The Watchmaker's Daughter and the Knock at the Door
In May 1942, a frightened woman knocked on the door of a small watchmaker's shop at 19 Barteljorisstraat in Haarlem, Netherlands. She was Jewish, desperate, and begging for a place to hide. Corrie ten Boom opened the door and hesitated. Sheltering Jews from the Nazi occupation meant risking her entire family's lives.
She turned to her eighty-four-year-old father, Casper — a man who had read Scripture aloud at the family table every morning for as long as anyone could remember. His answer came without wavering: they would help. It would be an honor, he said, to give his life for God's ancient people.
That knock was a call Corrie almost didn't recognize. It sounded like danger, like impossible risk, like a burden too heavy to bear. But her father, like old Eli in the temple at Shiloh, helped her hear what was really happening. God was speaking — through the desperate plea of a stranger at the door.
Over the next two years, the ten Boom family helped shelter an estimated eight hundred Jewish refugees through their underground network.
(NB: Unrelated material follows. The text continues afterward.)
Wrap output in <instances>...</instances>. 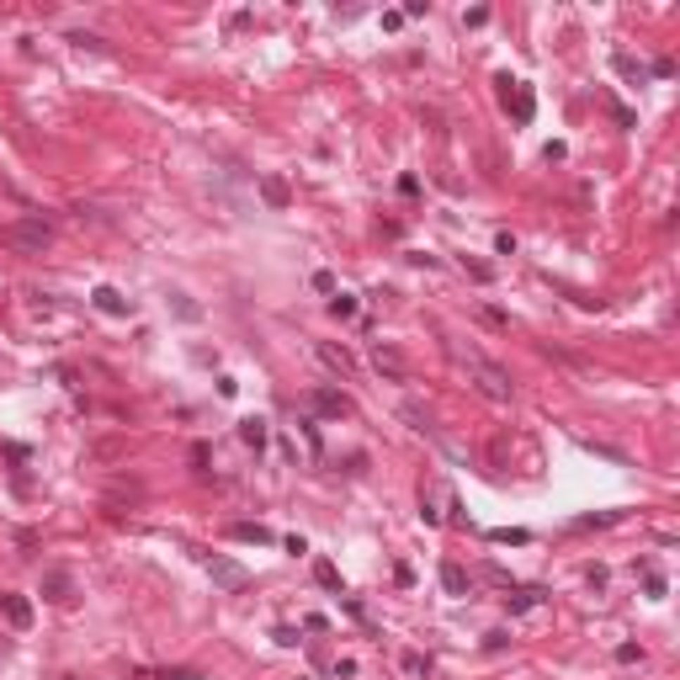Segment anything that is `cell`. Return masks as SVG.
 <instances>
[{"label":"cell","mask_w":680,"mask_h":680,"mask_svg":"<svg viewBox=\"0 0 680 680\" xmlns=\"http://www.w3.org/2000/svg\"><path fill=\"white\" fill-rule=\"evenodd\" d=\"M176 314H181V319H197V314H203V309H197V303H191V298H176Z\"/></svg>","instance_id":"obj_28"},{"label":"cell","mask_w":680,"mask_h":680,"mask_svg":"<svg viewBox=\"0 0 680 680\" xmlns=\"http://www.w3.org/2000/svg\"><path fill=\"white\" fill-rule=\"evenodd\" d=\"M457 361L468 367V378L478 383V394L484 399H494V404H511V394H515V383H511V372L505 367H494L484 351H473V346H457Z\"/></svg>","instance_id":"obj_1"},{"label":"cell","mask_w":680,"mask_h":680,"mask_svg":"<svg viewBox=\"0 0 680 680\" xmlns=\"http://www.w3.org/2000/svg\"><path fill=\"white\" fill-rule=\"evenodd\" d=\"M617 70L627 75V80H638V85H643V75H648L643 64H638V59H627V53H617Z\"/></svg>","instance_id":"obj_19"},{"label":"cell","mask_w":680,"mask_h":680,"mask_svg":"<svg viewBox=\"0 0 680 680\" xmlns=\"http://www.w3.org/2000/svg\"><path fill=\"white\" fill-rule=\"evenodd\" d=\"M633 659H643V648H638V643H622L617 648V665H633Z\"/></svg>","instance_id":"obj_26"},{"label":"cell","mask_w":680,"mask_h":680,"mask_svg":"<svg viewBox=\"0 0 680 680\" xmlns=\"http://www.w3.org/2000/svg\"><path fill=\"white\" fill-rule=\"evenodd\" d=\"M494 250H500V255H515V234H511V229H500V234H494Z\"/></svg>","instance_id":"obj_24"},{"label":"cell","mask_w":680,"mask_h":680,"mask_svg":"<svg viewBox=\"0 0 680 680\" xmlns=\"http://www.w3.org/2000/svg\"><path fill=\"white\" fill-rule=\"evenodd\" d=\"M319 361H324L330 372H340V378H357V361H351L346 346H330V340H319Z\"/></svg>","instance_id":"obj_7"},{"label":"cell","mask_w":680,"mask_h":680,"mask_svg":"<svg viewBox=\"0 0 680 680\" xmlns=\"http://www.w3.org/2000/svg\"><path fill=\"white\" fill-rule=\"evenodd\" d=\"M314 293H335V276L330 271H314Z\"/></svg>","instance_id":"obj_27"},{"label":"cell","mask_w":680,"mask_h":680,"mask_svg":"<svg viewBox=\"0 0 680 680\" xmlns=\"http://www.w3.org/2000/svg\"><path fill=\"white\" fill-rule=\"evenodd\" d=\"M314 579H319V585L330 590V596H346V590H340V574H335V563H330V558H319V563H314Z\"/></svg>","instance_id":"obj_15"},{"label":"cell","mask_w":680,"mask_h":680,"mask_svg":"<svg viewBox=\"0 0 680 680\" xmlns=\"http://www.w3.org/2000/svg\"><path fill=\"white\" fill-rule=\"evenodd\" d=\"M229 537H234V542H255V548L276 542V537H271V526H261V521H234V526H229Z\"/></svg>","instance_id":"obj_9"},{"label":"cell","mask_w":680,"mask_h":680,"mask_svg":"<svg viewBox=\"0 0 680 680\" xmlns=\"http://www.w3.org/2000/svg\"><path fill=\"white\" fill-rule=\"evenodd\" d=\"M489 542H515V548H521V542H532V532H505L500 526V532H489Z\"/></svg>","instance_id":"obj_21"},{"label":"cell","mask_w":680,"mask_h":680,"mask_svg":"<svg viewBox=\"0 0 680 680\" xmlns=\"http://www.w3.org/2000/svg\"><path fill=\"white\" fill-rule=\"evenodd\" d=\"M261 203L276 207V213H287V203H293V191H287L282 176H261Z\"/></svg>","instance_id":"obj_8"},{"label":"cell","mask_w":680,"mask_h":680,"mask_svg":"<svg viewBox=\"0 0 680 680\" xmlns=\"http://www.w3.org/2000/svg\"><path fill=\"white\" fill-rule=\"evenodd\" d=\"M372 367H378V372H383L388 383H404V378H409L404 357H399V351L388 346V340H378V346H372Z\"/></svg>","instance_id":"obj_4"},{"label":"cell","mask_w":680,"mask_h":680,"mask_svg":"<svg viewBox=\"0 0 680 680\" xmlns=\"http://www.w3.org/2000/svg\"><path fill=\"white\" fill-rule=\"evenodd\" d=\"M442 585H447V596H473V585H468L463 563H442Z\"/></svg>","instance_id":"obj_12"},{"label":"cell","mask_w":680,"mask_h":680,"mask_svg":"<svg viewBox=\"0 0 680 680\" xmlns=\"http://www.w3.org/2000/svg\"><path fill=\"white\" fill-rule=\"evenodd\" d=\"M0 617L11 622L16 633H27V627H32V601L16 596V590H6V596H0Z\"/></svg>","instance_id":"obj_5"},{"label":"cell","mask_w":680,"mask_h":680,"mask_svg":"<svg viewBox=\"0 0 680 680\" xmlns=\"http://www.w3.org/2000/svg\"><path fill=\"white\" fill-rule=\"evenodd\" d=\"M239 442H245V447H255V452H261V447H266V420H239Z\"/></svg>","instance_id":"obj_14"},{"label":"cell","mask_w":680,"mask_h":680,"mask_svg":"<svg viewBox=\"0 0 680 680\" xmlns=\"http://www.w3.org/2000/svg\"><path fill=\"white\" fill-rule=\"evenodd\" d=\"M404 669H409V675H425L430 665H425V659H420V654H404Z\"/></svg>","instance_id":"obj_29"},{"label":"cell","mask_w":680,"mask_h":680,"mask_svg":"<svg viewBox=\"0 0 680 680\" xmlns=\"http://www.w3.org/2000/svg\"><path fill=\"white\" fill-rule=\"evenodd\" d=\"M43 601H70V574H64V569H48L43 574Z\"/></svg>","instance_id":"obj_13"},{"label":"cell","mask_w":680,"mask_h":680,"mask_svg":"<svg viewBox=\"0 0 680 680\" xmlns=\"http://www.w3.org/2000/svg\"><path fill=\"white\" fill-rule=\"evenodd\" d=\"M606 107H611V117H617L622 128H638V117H633V112H627V107H622V101H606Z\"/></svg>","instance_id":"obj_22"},{"label":"cell","mask_w":680,"mask_h":680,"mask_svg":"<svg viewBox=\"0 0 680 680\" xmlns=\"http://www.w3.org/2000/svg\"><path fill=\"white\" fill-rule=\"evenodd\" d=\"M91 303H96L101 314H112V319H122V314H128V298H122L117 287H96V293H91Z\"/></svg>","instance_id":"obj_11"},{"label":"cell","mask_w":680,"mask_h":680,"mask_svg":"<svg viewBox=\"0 0 680 680\" xmlns=\"http://www.w3.org/2000/svg\"><path fill=\"white\" fill-rule=\"evenodd\" d=\"M463 271L473 276V282H489V276H494V266H484V261H468V255H463Z\"/></svg>","instance_id":"obj_20"},{"label":"cell","mask_w":680,"mask_h":680,"mask_svg":"<svg viewBox=\"0 0 680 680\" xmlns=\"http://www.w3.org/2000/svg\"><path fill=\"white\" fill-rule=\"evenodd\" d=\"M298 425H303V436H309V447H314V452H319V420H314V415H303Z\"/></svg>","instance_id":"obj_23"},{"label":"cell","mask_w":680,"mask_h":680,"mask_svg":"<svg viewBox=\"0 0 680 680\" xmlns=\"http://www.w3.org/2000/svg\"><path fill=\"white\" fill-rule=\"evenodd\" d=\"M542 601H548V590H537V585H526V590H511V596H505V611H511V617H521V611H532V606H542Z\"/></svg>","instance_id":"obj_10"},{"label":"cell","mask_w":680,"mask_h":680,"mask_svg":"<svg viewBox=\"0 0 680 680\" xmlns=\"http://www.w3.org/2000/svg\"><path fill=\"white\" fill-rule=\"evenodd\" d=\"M309 404L319 409L324 420H346V415H351V399H346V394H335V388H314Z\"/></svg>","instance_id":"obj_6"},{"label":"cell","mask_w":680,"mask_h":680,"mask_svg":"<svg viewBox=\"0 0 680 680\" xmlns=\"http://www.w3.org/2000/svg\"><path fill=\"white\" fill-rule=\"evenodd\" d=\"M207 574H213V585H218V590H229V596L250 585V569H245V563H234V558H218V553L207 558Z\"/></svg>","instance_id":"obj_3"},{"label":"cell","mask_w":680,"mask_h":680,"mask_svg":"<svg viewBox=\"0 0 680 680\" xmlns=\"http://www.w3.org/2000/svg\"><path fill=\"white\" fill-rule=\"evenodd\" d=\"M330 314L335 319H357V298L351 293H330Z\"/></svg>","instance_id":"obj_17"},{"label":"cell","mask_w":680,"mask_h":680,"mask_svg":"<svg viewBox=\"0 0 680 680\" xmlns=\"http://www.w3.org/2000/svg\"><path fill=\"white\" fill-rule=\"evenodd\" d=\"M617 521H622V511H596V515H579L574 526H579V532H590V526H617Z\"/></svg>","instance_id":"obj_18"},{"label":"cell","mask_w":680,"mask_h":680,"mask_svg":"<svg viewBox=\"0 0 680 680\" xmlns=\"http://www.w3.org/2000/svg\"><path fill=\"white\" fill-rule=\"evenodd\" d=\"M515 122H532V112H537V101H532V91H526V85L521 80H515Z\"/></svg>","instance_id":"obj_16"},{"label":"cell","mask_w":680,"mask_h":680,"mask_svg":"<svg viewBox=\"0 0 680 680\" xmlns=\"http://www.w3.org/2000/svg\"><path fill=\"white\" fill-rule=\"evenodd\" d=\"M643 590H648V596H654V601H659V596H665V579H659V574H654V569H648V574H643Z\"/></svg>","instance_id":"obj_25"},{"label":"cell","mask_w":680,"mask_h":680,"mask_svg":"<svg viewBox=\"0 0 680 680\" xmlns=\"http://www.w3.org/2000/svg\"><path fill=\"white\" fill-rule=\"evenodd\" d=\"M0 239H6V245H16L22 255H43L48 245H53V229H48V224H37V218H22V224L0 229Z\"/></svg>","instance_id":"obj_2"}]
</instances>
The cost was devastating. Casper died just ten days after their arrest. Corrie survived Ravensbruck concentration camp and spent the rest of her life testifying to God's faithfulness.
God's voice doesn't always come as we expect. For Samuel, it sounded like an old priest calling his name in the night. For Corrie, it sounded like a knock she almost didn't answer. Both needed someone to say, "It is the Lord." Both learned to reply, "Speak, for your servant is listening."